Published: 21/11/2023

The Office for National Statistics (ONS) publishes monthly estimates of the amount of construction output chargeable to customers for building and civil engineering work in Great Britain, split by sector and type of work.

Repair and maintenance drove overall output growth in 3Q2023 

Construction output remained relatively flat in 3Q2023, increasing by just 0.1% on 2Q2023, and by 2.5% compared with 3Q2022. It was the eighth quarter of consecutive growth, with a 0.7% increase in repair and maintenance and 0.3% decline in new work.  

The slight overall increase was driven by output in the third month of the quarter after July and August saw falls. New work output was down 0.8% in September but, with an increase in repair and maintenance (R&M) output of 2.1%, overall output for the month was up by 0.4%. 

Sector

% change 3Q2023 on 

2Q2023 

3Q2022 

New housing public  -0.1%  5.1% 
New housing private  -2.8%  -13.4% 
Infrastructure  0.8%  11.3% 
Public non housing  -1.3%  13.7% 
Private industrial  -6.5%  -8.9% 
Private commercial  5.0%  3.9% 
All new work  -0.3%  -0.9% 
All R&M  0.7%  7.8% 
All work  0.1%  2.5% 

Source: ONS – Construction output in Great Britain, volume, seasonally adjusted, by sector 

The strongest growth in the third quarter, compared to the second quarter, was in private commercial work, with a 5.0% increase in output while, on an annual basis, public non housing and infrastructure had double-digit growth of 13.7% and 11.3% respectively. The beleaguered private housing sector saw a 13.4% decrease in output compared with a year earlier (3Q2022). 

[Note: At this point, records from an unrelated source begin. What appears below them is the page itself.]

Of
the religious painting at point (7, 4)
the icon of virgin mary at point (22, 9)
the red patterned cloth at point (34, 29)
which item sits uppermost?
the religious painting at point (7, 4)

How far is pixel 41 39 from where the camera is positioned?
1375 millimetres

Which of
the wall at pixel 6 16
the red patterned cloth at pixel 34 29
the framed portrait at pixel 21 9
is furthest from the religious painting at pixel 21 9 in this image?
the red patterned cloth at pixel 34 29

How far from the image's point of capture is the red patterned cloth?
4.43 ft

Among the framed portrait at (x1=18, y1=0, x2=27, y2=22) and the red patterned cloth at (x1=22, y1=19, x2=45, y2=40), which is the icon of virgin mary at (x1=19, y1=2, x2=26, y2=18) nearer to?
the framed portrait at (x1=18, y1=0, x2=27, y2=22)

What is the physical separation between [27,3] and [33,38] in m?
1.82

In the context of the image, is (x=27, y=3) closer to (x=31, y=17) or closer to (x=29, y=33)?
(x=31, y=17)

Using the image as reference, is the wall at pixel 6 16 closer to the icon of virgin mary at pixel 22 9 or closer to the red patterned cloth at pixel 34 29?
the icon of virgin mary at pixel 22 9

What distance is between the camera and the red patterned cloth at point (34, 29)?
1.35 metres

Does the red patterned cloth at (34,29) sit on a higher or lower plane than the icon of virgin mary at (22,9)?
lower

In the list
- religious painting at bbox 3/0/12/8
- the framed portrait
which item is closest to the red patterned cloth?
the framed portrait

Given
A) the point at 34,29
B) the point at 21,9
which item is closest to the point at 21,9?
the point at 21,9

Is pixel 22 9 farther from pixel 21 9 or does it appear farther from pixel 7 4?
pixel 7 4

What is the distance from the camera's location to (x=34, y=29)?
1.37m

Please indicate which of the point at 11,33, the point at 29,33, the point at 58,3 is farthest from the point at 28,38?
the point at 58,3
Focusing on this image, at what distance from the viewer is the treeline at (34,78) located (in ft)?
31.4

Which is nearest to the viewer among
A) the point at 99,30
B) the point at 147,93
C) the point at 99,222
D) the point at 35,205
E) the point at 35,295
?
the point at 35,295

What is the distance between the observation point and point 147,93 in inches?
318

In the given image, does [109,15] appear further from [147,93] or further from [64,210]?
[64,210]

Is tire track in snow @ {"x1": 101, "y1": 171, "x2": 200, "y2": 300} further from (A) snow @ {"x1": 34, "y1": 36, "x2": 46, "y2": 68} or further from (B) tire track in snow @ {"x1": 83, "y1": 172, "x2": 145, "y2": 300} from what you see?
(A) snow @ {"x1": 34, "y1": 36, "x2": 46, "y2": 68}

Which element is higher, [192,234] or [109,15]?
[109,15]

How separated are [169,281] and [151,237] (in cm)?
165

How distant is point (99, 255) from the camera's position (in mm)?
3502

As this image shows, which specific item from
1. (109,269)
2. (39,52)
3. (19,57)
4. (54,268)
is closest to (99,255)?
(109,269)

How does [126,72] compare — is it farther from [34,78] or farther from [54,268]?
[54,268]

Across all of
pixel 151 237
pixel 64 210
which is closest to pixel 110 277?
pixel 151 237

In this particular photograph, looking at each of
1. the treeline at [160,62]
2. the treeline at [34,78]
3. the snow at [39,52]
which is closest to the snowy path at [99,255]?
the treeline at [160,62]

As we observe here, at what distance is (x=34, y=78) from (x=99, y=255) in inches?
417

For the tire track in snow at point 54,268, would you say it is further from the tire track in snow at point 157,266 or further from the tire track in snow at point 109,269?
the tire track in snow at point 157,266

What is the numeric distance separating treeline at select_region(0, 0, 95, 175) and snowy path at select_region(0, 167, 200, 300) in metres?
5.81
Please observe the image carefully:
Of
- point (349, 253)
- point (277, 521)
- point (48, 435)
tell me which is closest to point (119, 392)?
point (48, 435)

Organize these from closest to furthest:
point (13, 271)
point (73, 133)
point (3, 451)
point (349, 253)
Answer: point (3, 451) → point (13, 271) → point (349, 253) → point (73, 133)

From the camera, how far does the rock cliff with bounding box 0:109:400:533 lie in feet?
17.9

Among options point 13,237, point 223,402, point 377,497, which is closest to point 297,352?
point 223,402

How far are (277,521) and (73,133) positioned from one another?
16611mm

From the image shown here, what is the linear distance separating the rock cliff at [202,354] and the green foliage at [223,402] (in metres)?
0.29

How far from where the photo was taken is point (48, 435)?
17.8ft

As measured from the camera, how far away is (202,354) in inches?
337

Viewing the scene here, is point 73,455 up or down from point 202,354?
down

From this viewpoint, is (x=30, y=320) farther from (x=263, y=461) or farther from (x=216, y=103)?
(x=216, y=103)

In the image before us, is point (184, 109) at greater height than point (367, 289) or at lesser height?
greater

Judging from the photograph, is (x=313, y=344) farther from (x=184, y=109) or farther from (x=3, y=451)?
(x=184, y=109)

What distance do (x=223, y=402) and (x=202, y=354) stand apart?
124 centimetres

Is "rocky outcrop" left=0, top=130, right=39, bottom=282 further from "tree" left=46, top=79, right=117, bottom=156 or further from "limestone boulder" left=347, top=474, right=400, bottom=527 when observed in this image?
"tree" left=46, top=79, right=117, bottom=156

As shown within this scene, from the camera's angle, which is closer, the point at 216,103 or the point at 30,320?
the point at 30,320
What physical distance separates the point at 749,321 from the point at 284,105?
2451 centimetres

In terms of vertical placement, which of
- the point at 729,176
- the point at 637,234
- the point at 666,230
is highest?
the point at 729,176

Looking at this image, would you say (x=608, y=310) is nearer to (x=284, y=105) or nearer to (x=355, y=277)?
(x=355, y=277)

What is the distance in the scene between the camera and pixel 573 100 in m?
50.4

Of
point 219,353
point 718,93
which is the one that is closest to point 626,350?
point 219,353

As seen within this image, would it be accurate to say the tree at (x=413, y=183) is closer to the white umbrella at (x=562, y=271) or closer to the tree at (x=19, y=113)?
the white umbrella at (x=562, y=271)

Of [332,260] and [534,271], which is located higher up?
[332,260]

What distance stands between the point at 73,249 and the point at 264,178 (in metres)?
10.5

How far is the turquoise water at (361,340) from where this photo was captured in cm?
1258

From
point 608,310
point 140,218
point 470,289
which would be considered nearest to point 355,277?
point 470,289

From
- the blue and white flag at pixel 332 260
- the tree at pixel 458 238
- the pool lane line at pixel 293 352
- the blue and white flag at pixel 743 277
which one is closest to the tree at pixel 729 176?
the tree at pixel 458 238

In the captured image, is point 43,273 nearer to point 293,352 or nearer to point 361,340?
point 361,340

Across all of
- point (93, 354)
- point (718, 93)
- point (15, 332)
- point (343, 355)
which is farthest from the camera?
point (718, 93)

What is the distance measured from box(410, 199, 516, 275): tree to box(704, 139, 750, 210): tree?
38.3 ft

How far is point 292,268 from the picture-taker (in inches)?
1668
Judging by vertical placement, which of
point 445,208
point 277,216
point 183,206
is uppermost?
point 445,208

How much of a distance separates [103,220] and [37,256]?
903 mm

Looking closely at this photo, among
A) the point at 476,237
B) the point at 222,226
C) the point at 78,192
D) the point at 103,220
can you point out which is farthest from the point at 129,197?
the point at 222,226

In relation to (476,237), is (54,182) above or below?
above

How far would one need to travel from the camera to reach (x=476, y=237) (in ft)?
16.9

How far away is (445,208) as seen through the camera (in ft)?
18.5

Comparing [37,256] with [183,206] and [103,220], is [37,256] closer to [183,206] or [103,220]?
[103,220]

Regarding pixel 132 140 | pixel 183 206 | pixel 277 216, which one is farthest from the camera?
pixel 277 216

In both the quarterly and annual figures, R&M output growth contributed to increases in total output, despite new work output declining. 

Dr David Crosthwaite, Chief Economist at BCIS, said: ‘With R&M buoying overall output, we can see new work is still flagging, particularly in private housing, which is no surprise in the current climate. The output figures are actually more encouraging than new orders, which show decreases in planned work almost across the board. 

‘In the second quarter of this year, we saw an exceptionally high number of housing starts, attributed to housebuilders commencing work in time to beat the end of the grace period on changes to building regulations. But, in general, we know that house builders have reported they simply won’t build as many houses this year. 

‘On top of the reduction in demand in a slow-moving market, the proposed overhaul of nutrient neutrality regulations, which the House Builders Federation says is holding up 150,000 homes, seems to have been quietly dropped by the government after being blocked in the House of Lords.

‘While private industrial output was down for the quarter as well, the other sectors have held up better than we were probably expecting at this point in the year, which is a good sign for the industry. 

‘It’s easy to be distracted by headlines around things like HS2, but the output figures, especially for infrastructure and public non housing, show there has been and continues to be a strong pipeline of work.’